Show every line from the data below that includes "Långdahl".

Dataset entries
★ ★ ★ ★ ★

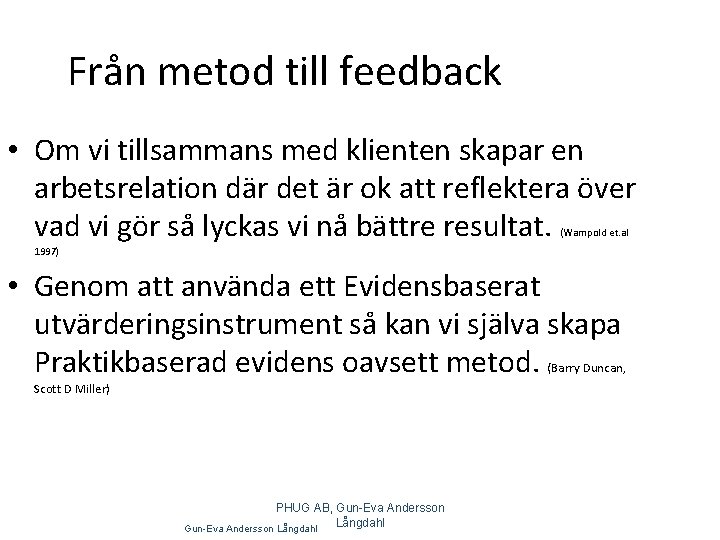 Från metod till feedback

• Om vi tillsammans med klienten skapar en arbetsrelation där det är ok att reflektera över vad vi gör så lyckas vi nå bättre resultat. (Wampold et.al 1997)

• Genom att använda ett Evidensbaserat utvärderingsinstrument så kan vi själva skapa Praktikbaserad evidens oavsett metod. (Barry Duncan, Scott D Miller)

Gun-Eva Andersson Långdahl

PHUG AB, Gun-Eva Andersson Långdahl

★ ★ ★ ★ ★

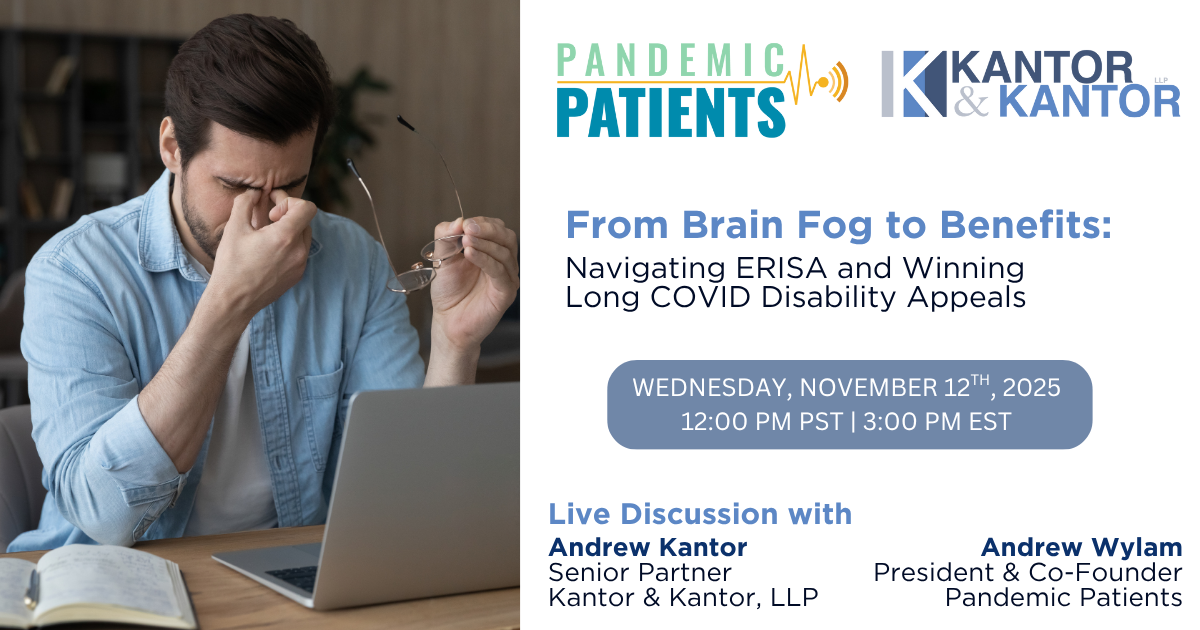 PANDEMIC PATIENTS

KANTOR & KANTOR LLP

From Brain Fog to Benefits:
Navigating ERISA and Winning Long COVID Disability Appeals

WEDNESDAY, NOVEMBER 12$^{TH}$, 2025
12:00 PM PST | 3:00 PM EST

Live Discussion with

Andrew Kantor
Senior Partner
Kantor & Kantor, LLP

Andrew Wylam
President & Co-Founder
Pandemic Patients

★ ★ ★ ★ ★

§ RESULT OF THE TASK:
Gun-Eva Andersson Långdahl
PHUG AB, Gun-Eva Andersson Långdahl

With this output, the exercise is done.